I’ll now derive a similar surrogate learning algorithm from mean independence rather than full statistical independence. Recall that the random variable $U$ is mean-independent of  the r.v. $V$ if $E[U|V] = E[U]$. Albeit weaker than full independence, mean-independence is still a pretty strong assumption. In particular it is stronger than the lack of correlation.

We assume that the feature space contains the single feature $x_1$ and the rest of the features $x_2$. We are still in a two-class situation, i.e., $y \in \{0,1\}$. We further assume

1. $x_1$ is at least somewhat useful for classification, or in other words, $E[x_1|y=0] \neq E[x_1|y=1]$.

2. $x_1$ is class-conditionally mean-independent of $x_2$, i.e., $E[x_1|y,x_2] = E[x_1|y]$ for $y \in \{0,1\}$.

Now let us consider the quantity $E[x_1|x_2]$. We have

$E[x_1|x_2]=$

$=E[x_1|x_2,y=0] P(y=0|x_2) + E[x_1|x_2,y=1] P(y=1|x_2)$

$=E[x_1|y=0] P(y=0|x_2) + E[x_1|y=1] P(y=1|x_2)$

Notice that $E[x_1|x_2]$ is a convex sum of $E[x_1|y=0]$ and $E[x_1|y=1]$.

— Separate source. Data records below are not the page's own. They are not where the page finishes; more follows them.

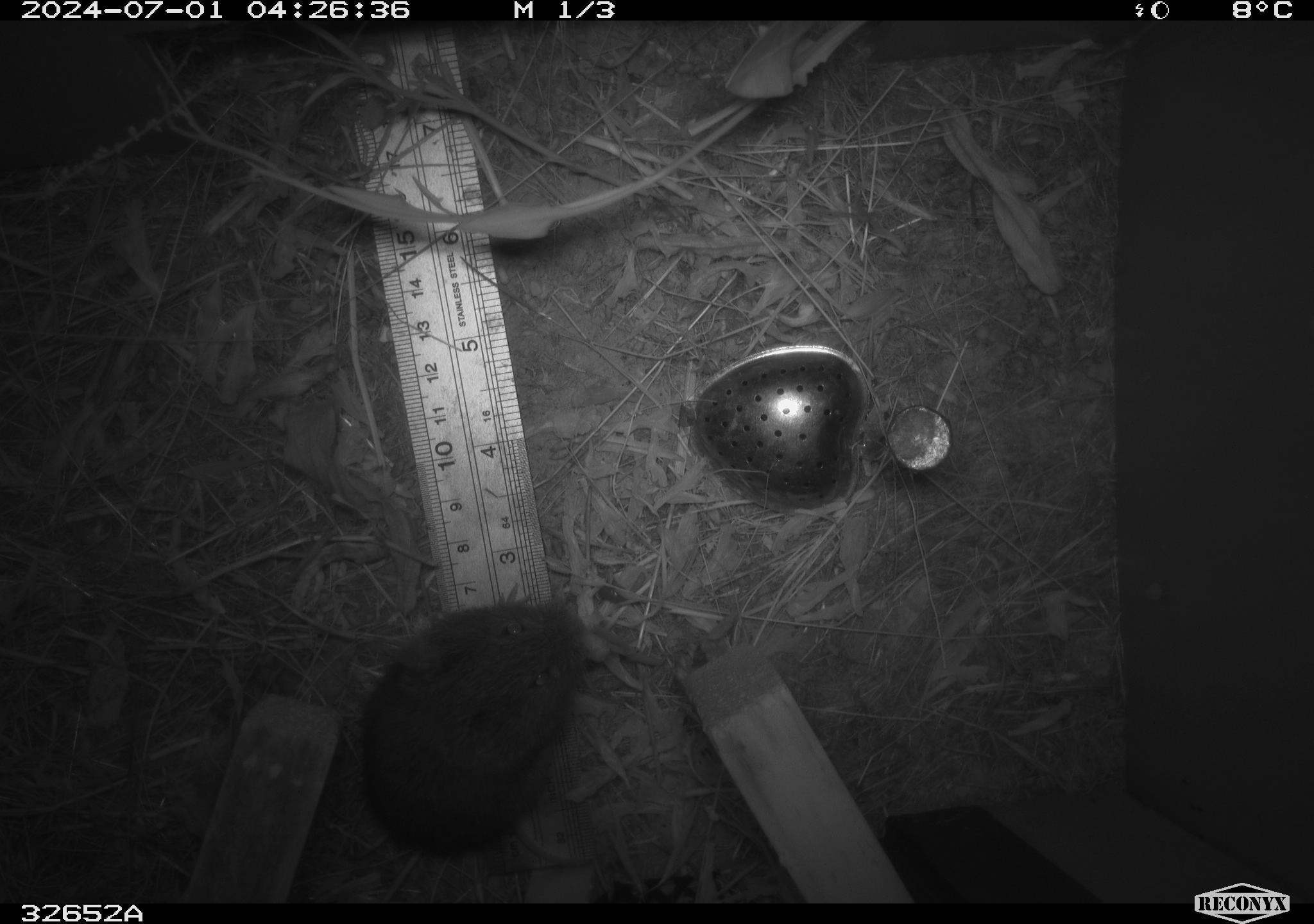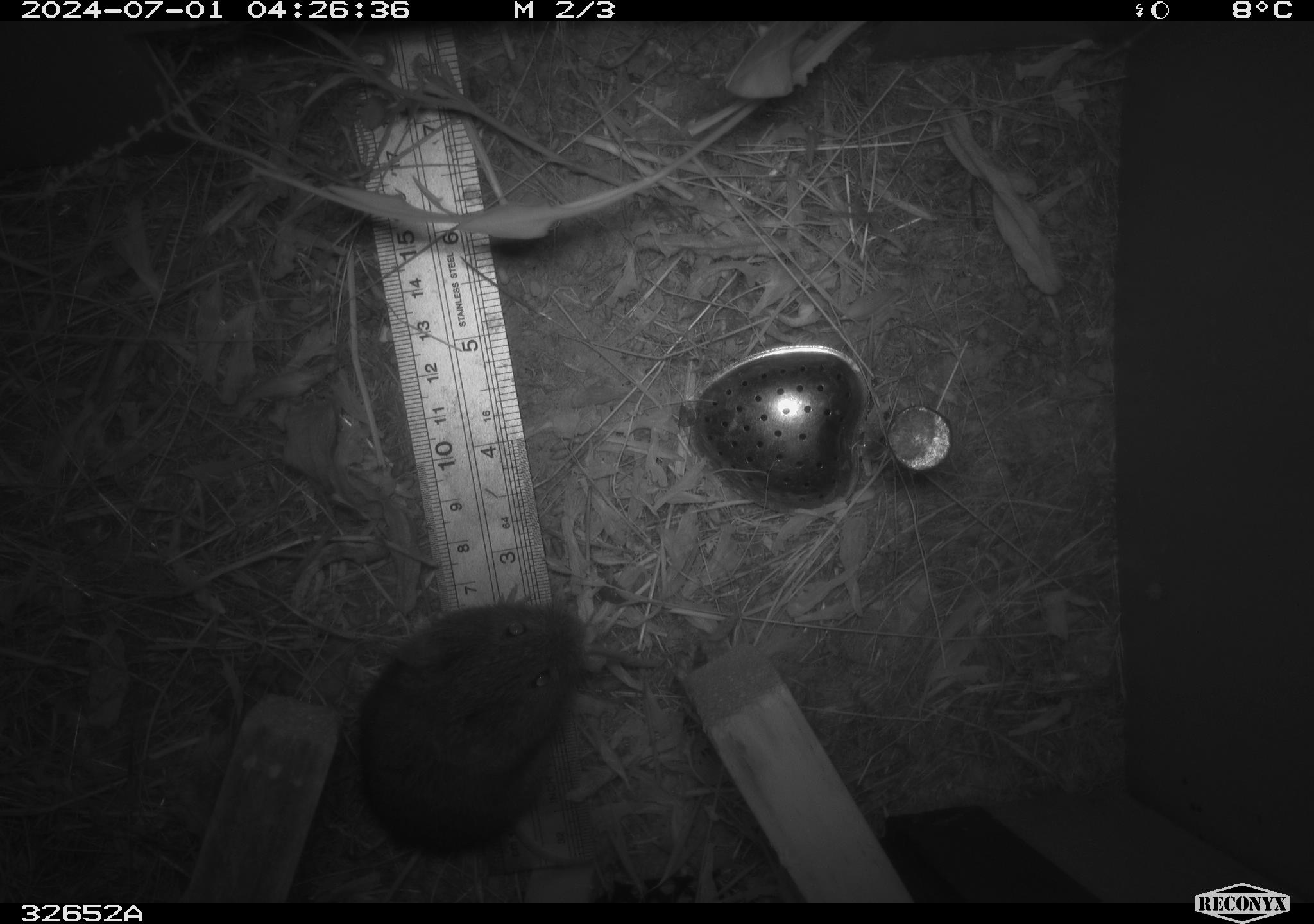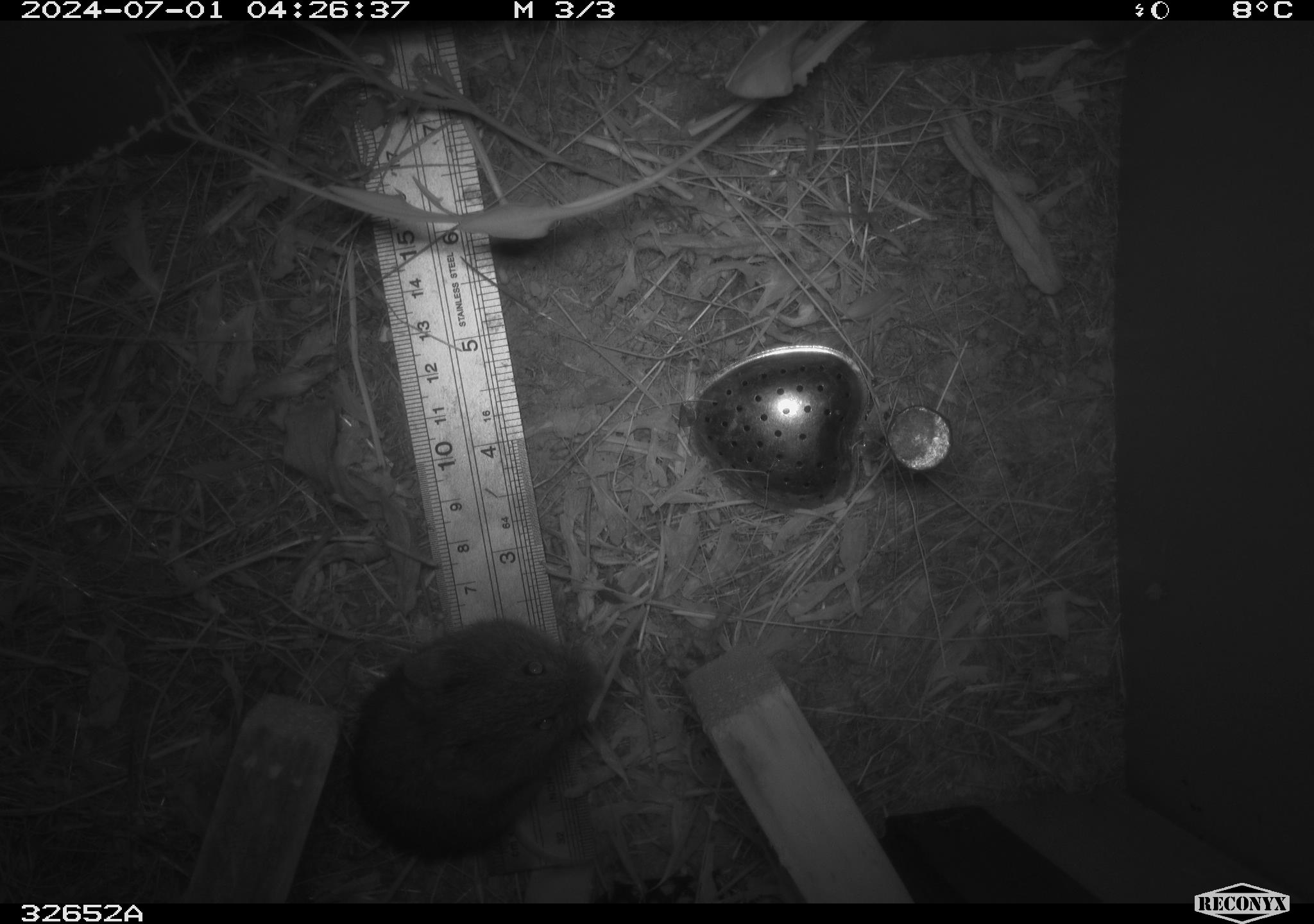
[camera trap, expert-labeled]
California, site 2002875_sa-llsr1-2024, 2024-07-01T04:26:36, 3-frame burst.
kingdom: Animalia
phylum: Chordata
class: Mammalia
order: Rodentia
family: Cricetidae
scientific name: Arvicolinae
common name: voles, lemmings, and muskrats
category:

Now using the fact that $P(y=0|x_2) + P(y=1|x_2) = 1$  we can show after some algebra that

$P(y=1|x_2)=\frac{E[x_1|x_2]-E[x_1|y=0]}{E[x_1|y=1]-E[x_1|y=0]}\;\;\;\;\;\;(1)$

We have succeeded in decoupling $y$ and $x_2$ on the right hand side, which results in a simple semi-supervised classification method. We just need the class-conditional means of $x_1$ and a regressor (which can be learned on unlabeled data) to compute $E[x_1|x_2]$.  Again $x_1$ acting as a surrogate for $y$ is predicted from $x_2$.

As opposed to the formulation in the paper this formulation easily accommodates continuous valued $x_1$.

Discussion

1. The first thing to note is that we are only able to write an expression for $P(y|x_2)$ but not $P(y|x_1, x_2)$. That is, we are able to weaken the independence to mean-independence at the expense of “wasting” feature $x_1$.

Of course if we have full statistical independence we can use $x_1$, by using Equation (1) and the fact that, under independence, we have

$P(y|x_1, x_2) \propto P(y|x_2) P(x_1|y)$.

2. If (without loss of generality) we assume that $E[x_1|y=1] > E[x_1|y=0]$, because $E[x_1|x_2]$ lies somewhere between $E[x_1|y=0]$ and $E[x_1|y=1]$, Equation (1) says that $P(y=1|x_2)$ is a monotonically increasing function of $E[x_1|x_2]$.

This means that $E[x_1|x_2]$ itself can be used as the classifier, and labeled examples are needed only to determine a threshold for trading off precision vs. recall. The classifier (or perhaps we should call it a ranker) therefore is built entirely from unlabeled samples.

I’ll post a neat little application of this method soon.